═══ Text excerpt ═══

Improving Uber Customer Care with NLP & Machine Learning

To facilitate the best end-to-end experience possible for users, Uber is committed to making customer support easier and more accessible. Working toward this goal, Uber’s Customer Obsession team leverages five different customer-agent communication channels powered by an in-house platform that integrates customer support ticket context for easy issue resolution. With hundreds of thousands of tickets surfacing daily on the platform across 400+ cities worldwide, this team must ensure that agents are empowered to resolve them as accurately and quickly as possible.

Enter COTA, our Customer Obsession Ticket Assistant, a tool that uses machine learning and natural language processing (NLP) techniques to help agents deliver better customer support. Leveraging our Michelangelo machine learning-as-a-service platform on top of our customer support platform, COTA enables quick and efficient issue resolution for more than 90 percent of our inbound support tickets.

In this article, we discuss our motivations behind creating COTA, outline its backend architecture, and showcase how the powerful tool has led to increased customer satisfaction.


Customer support before COTA

When customers contact Uber for support, it is important that we route them to the best possible resolution in a timely manner. One way to facilitate this is to have users click through a hierarchy of issue types when they report an issue; this provides our agents with additional context around the issue, thereby enabling them to solve it more quickly, as detailed in Figure 1, below:

Figure 1: Uber’s customer in-app support flow presents users with an intuitive and easy-to-use interface that highlights trip details and suggests issue types to help with routing.

Although this provides important context, not all of the information needed for solving an issue is obtainable through this process, particularly given the wide variety of possible solutions available. Moreover, the diversity of ways a customer can describe an issue associated with a ticket further complicates the ticket resolution process.

As Uber continues to grow at scale, support agents must be able to handle an ever-increasing volume and diversity of support tickets, from technical errors to fare adjustments. In fact, when an agent opens a ticket, the first thing they need to do is  determine the issue type out of thousands of possibilities—no easy task! Reducing the amount of time agents spend identifying tickets is important because it also decreases the time it takes to resolve issues for users.

Once an issue type is chosen, the next step is to identify the right resolution, with each ticket type possessing a different set of protocols and solutions. With thousands of possible resolutions to choose from, identifying the proper fix to each issue is also a time-intensive process.

═══

_Written request 1:_ Please reproduce the Uber customer care article's stretch from "In this article, we" through "increased customer satisfaction." word for word.
The records that come next have no connection to the Uber customer care article.

═══ Task inputs ═══

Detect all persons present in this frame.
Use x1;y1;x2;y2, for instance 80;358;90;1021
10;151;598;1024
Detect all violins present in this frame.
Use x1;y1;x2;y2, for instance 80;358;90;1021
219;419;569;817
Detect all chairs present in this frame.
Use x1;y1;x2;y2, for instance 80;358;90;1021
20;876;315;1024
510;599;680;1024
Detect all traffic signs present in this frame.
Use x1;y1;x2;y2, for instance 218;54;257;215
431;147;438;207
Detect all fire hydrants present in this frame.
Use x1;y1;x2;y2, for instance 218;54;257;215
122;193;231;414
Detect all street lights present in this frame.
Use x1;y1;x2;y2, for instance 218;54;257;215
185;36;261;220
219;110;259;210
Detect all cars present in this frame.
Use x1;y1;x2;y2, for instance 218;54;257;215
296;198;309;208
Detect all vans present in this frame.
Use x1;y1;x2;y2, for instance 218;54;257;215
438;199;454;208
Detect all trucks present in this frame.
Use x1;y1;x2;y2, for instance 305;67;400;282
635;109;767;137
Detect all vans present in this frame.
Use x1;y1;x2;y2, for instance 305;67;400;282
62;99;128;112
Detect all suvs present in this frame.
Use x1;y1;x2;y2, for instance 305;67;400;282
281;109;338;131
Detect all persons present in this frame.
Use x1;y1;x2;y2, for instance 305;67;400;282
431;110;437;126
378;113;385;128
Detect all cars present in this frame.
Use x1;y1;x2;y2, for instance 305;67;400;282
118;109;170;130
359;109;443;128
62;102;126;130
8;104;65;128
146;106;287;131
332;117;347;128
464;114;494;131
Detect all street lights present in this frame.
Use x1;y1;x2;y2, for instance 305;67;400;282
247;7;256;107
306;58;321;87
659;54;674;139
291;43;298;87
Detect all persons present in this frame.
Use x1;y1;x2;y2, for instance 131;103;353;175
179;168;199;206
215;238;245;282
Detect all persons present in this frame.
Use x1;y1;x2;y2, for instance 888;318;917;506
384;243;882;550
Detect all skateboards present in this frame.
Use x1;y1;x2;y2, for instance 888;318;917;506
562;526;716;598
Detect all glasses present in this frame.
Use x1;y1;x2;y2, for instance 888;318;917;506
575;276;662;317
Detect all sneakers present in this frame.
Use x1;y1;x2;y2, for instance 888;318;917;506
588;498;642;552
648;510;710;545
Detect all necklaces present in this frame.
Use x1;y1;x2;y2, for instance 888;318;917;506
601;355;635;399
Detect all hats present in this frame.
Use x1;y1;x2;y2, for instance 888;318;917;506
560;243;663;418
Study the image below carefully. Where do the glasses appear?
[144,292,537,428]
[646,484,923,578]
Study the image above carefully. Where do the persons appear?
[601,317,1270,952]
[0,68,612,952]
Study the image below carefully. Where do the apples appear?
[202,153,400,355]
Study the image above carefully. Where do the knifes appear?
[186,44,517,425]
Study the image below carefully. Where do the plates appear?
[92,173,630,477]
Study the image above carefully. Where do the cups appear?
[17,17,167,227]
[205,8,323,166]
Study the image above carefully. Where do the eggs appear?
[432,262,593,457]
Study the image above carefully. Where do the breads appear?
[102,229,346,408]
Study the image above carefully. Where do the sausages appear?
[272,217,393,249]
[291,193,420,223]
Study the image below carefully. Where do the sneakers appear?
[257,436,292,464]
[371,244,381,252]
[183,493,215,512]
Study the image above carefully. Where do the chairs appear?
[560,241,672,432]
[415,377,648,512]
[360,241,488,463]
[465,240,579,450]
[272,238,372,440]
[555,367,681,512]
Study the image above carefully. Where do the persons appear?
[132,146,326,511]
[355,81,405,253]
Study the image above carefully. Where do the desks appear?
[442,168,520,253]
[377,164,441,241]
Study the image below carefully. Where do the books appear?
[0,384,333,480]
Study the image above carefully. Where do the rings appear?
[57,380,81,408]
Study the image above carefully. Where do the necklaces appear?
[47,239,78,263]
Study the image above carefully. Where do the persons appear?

═══

_Written request 2:_ Rewrite the stretch of the records from the line containing "Study the image above carefully. Where do the cups" through the end of the records, with "carefully" replaced by "closely" and nothing else changed. Give only that stretch.

_Task solution 1:_
In this article, we discuss our motivations behind creating COTA, outline its backend architecture, and showcase how the powerful tool has led to increased customer satisfaction.

_Task solution 2:_
Study the image above closely. Where do the cups appear?
[17,17,167,227]
[205,8,323,166]
Study the image above closely. Where do the eggs appear?
[432,262,593,457]
Study the image above closely. Where do the breads appear?
[102,229,346,408]
Study the image above closely. Where do the sausages appear?
[272,217,393,249]
[291,193,420,223]
Study the image below closely. Where do the sneakers appear?
[257,436,292,464]
[371,244,381,252]
[183,493,215,512]
Study the image above closely. Where do the chairs appear?
[560,241,672,432]
[415,377,648,512]
[360,241,488,463]
[465,240,579,450]
[272,238,372,440]
[555,367,681,512]
Study the image above closely. Where do the persons appear?
[132,146,326,511]
[355,81,405,253]
Study the image above closely. Where do the desks appear?
[442,168,520,253]
[377,164,441,241]
Study the image below closely. Where do the books appear?
[0,384,333,480]
Study the image above closely. Where do the rings appear?
[57,380,81,408]
Study the image above closely. Where do the necklaces appear?
[47,239,78,263]
Study the image above closely. Where do the persons appear?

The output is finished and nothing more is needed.